According to Villar, LPPCHEA is a combination of many natural wonders in one area—a bird sanctuary, wetland and mangrove forest.
“It hosts 84 species of wild birds, and that includes three endangered species: Black-Winged Stilt, Chinese Egret and the Philippine Duck. Its mangrove forest covers 36 hectares, which, according to a study conducted by the National Fisheries Development Institute, is ‘the hot spot for spawning in the Eastern part of Manila Bay’ where the volume of [fish] eggs laid is highest”, she said.
Villar said she is actively helping to protect and promote LLPCHEA as an ecotourism destination in Metro Manila.
The DENR’s Biodiversity Management Bureau (BMB) considers LPPCHEA crucial to the protection and conservation of urban biodiversity.
“After successfully protecting it from various threats, including reclamation, we are now working to letting other people see and experience the natural biodiversity in LPPCHEA as an ecotourism destination. We recently had the groundbreaking for building the Las Piñas-Parañaque Wetland Park at LPPCHEA,” she said.
Villar said she envisions LPPCHEA to be the premier learning environment for urban wetlands in the Philippines.
“We are doing our best also to make it a model of sustainable eco-tourism at its best,” she said.
Villar said LPPCHEA is now a venue for regular environment-related events and activities. “What we have been doing at LPPCHEA, I can say, is a good working example of how biodiversity protection or conservation of landscapes and seascapes can help communities, such as fisherfolks who get their daily sustenance and livelihood from LPPCHEA and the nearby barangays, which are protected by the threat of flooding. And now, it offers sustainable tourism opportunities.”

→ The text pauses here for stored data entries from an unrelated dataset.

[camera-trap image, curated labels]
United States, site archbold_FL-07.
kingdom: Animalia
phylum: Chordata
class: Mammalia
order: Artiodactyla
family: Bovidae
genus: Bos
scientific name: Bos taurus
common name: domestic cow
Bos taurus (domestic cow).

In her speech, Villar underscored the need to enhance information, education and communication campaign for the protection of the country’s rich biodiversity to “create awareness that, while biological diversity offers tremendous value to present and future generations, the number of species, is also being significantly reduced due to our own activities or doing.”
She said for a country like the Philippines, repercussions of biodiversity loss are tremendous.

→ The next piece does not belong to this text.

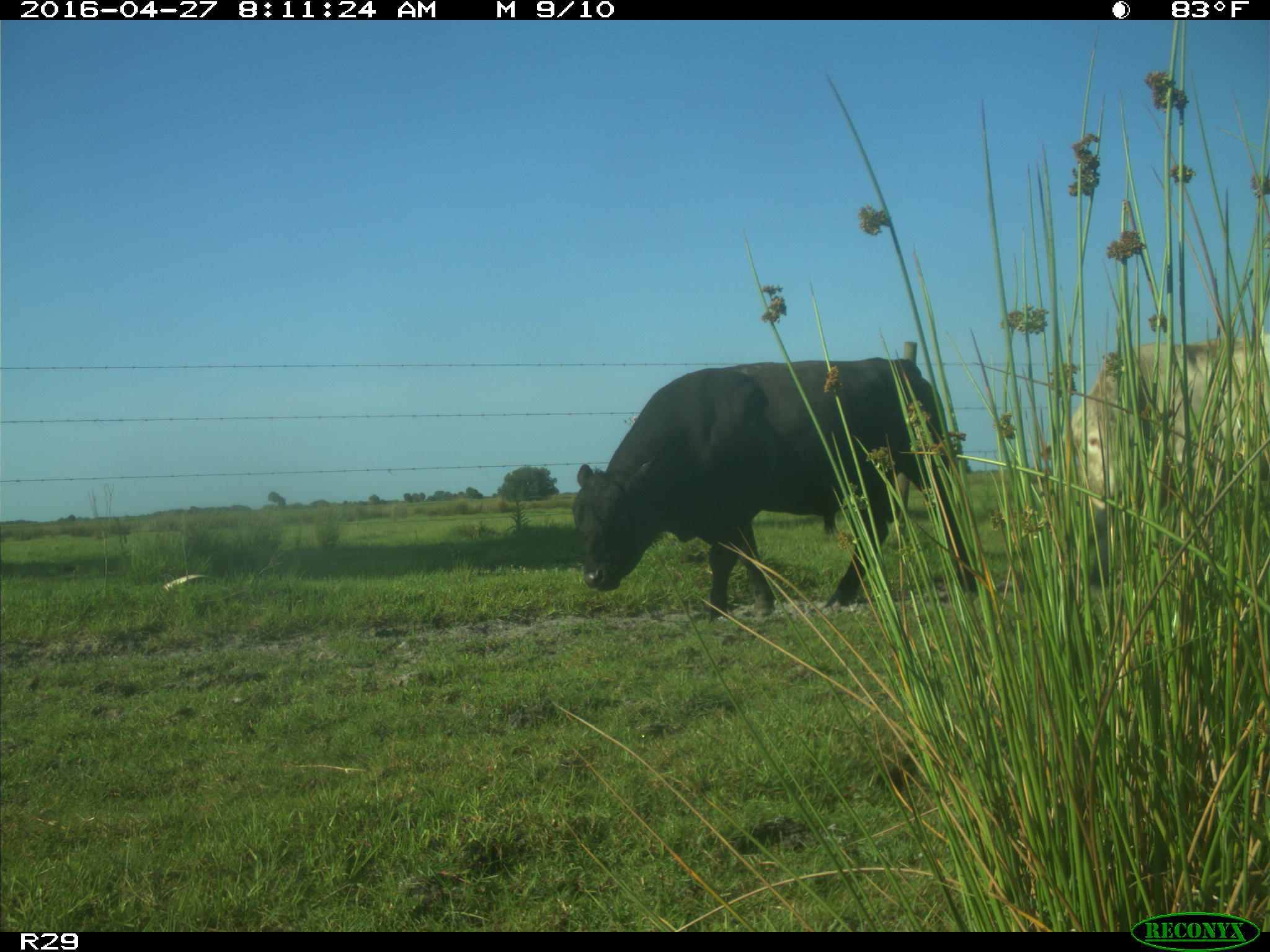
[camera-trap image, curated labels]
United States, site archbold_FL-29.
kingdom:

The Philippines is one of the 17 megadiverse countries in the world or the world’s top biodiversity-rich countries, which host two-thirds of the Earth’s biodiversity and contain about 70 percent to 80 percent of the world’s plant and animal species.
The Philippines ranks fifth in terms of number of plant species and home to 5 percent of the world’s plants or about 10,000 to 13,000 species of plants described and recorded globally, she said.

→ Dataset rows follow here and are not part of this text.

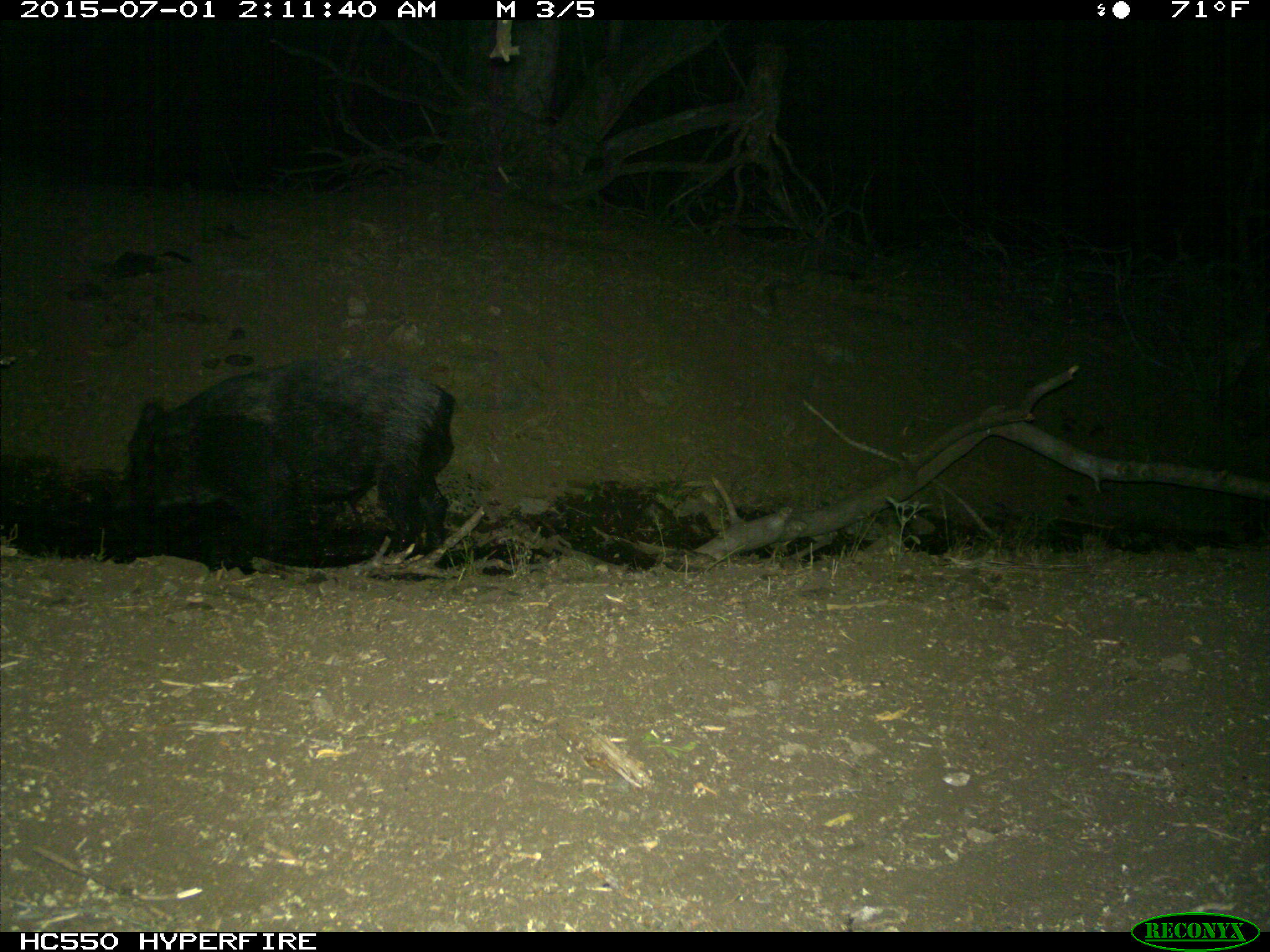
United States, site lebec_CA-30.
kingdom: Animalia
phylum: Chordata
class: Mammalia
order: Artiodactyla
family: Suidae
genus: Sus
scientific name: Sus scrofa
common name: wild boar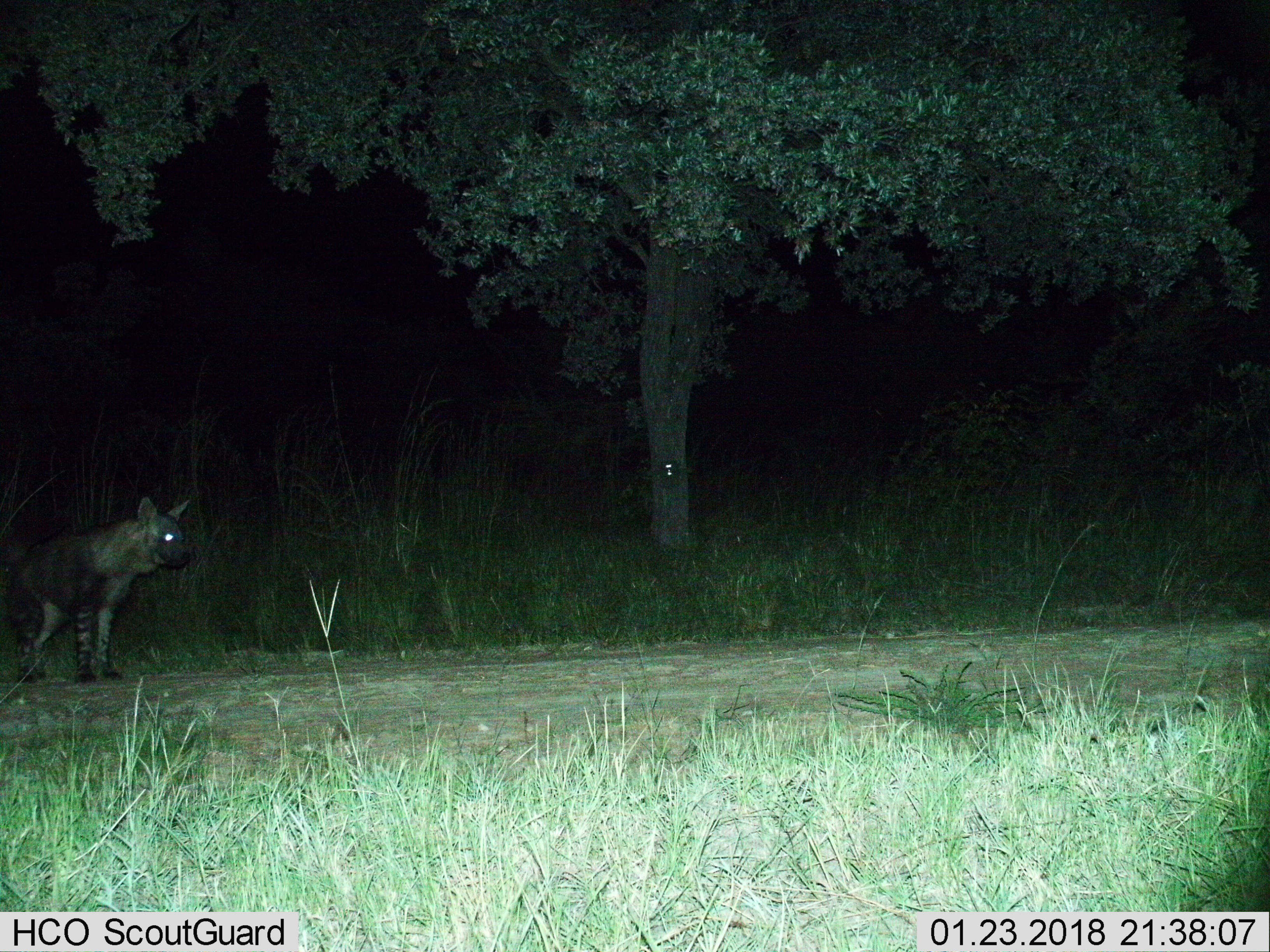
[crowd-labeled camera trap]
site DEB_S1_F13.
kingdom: Animalia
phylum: Chordata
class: Mammalia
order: Carnivora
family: Hyaenidae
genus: Parahyaena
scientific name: Parahyaena brunnea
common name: brown hyena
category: hyenabrown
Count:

The Philippines is also fourth in terms of bird endemism, fifth in mammal and reptile endemism; and it has the second-highest seagrass diversity in the world.
Villar underscored the importance of enhancing protection mechanism offered by the National Integrated Protected Areas System (Nipas) Act. There are currently 240 protected areas, but only 13 are backed with legislation.
Villar’s sponsored Expanded Nipas bill, which seeks to add 92 protected areas on the list that are covered by law, passed third and final reading in the Senate on Monday.